◆ **PROVIDED DATA**
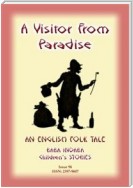 A VISITOR FROM PARADISE - An English Fairy Tale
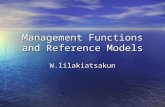 Management Functions and Reference Models W.lilakiatsakun.
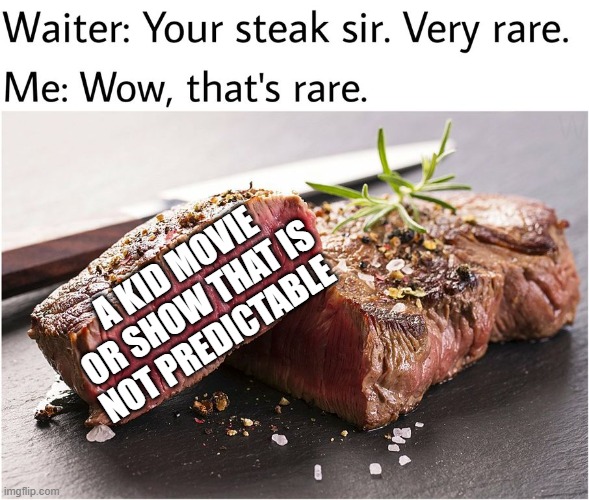 Kid shows/movies are so predictable | A KID MOVIE OR SHOW THAT IS NOT PREDICTABLE | image tagged in rare steak meme | made w/ Imgflip meme maker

◆ **EXERCISE GOAL**
Take the listing and print it again exactly, but without any pictures.

◆ **EXERCISE RESULT**
 A VISITOR FROM PARADISE - An English Fairy Tale
 Management Functions and Reference Models W.lilakiatsakun.
 Kid shows/movies are so predictable | A KID MOVIE OR SHOW THAT IS NOT PREDICTABLE | image tagged in rare steak meme | made w/ Imgflip meme maker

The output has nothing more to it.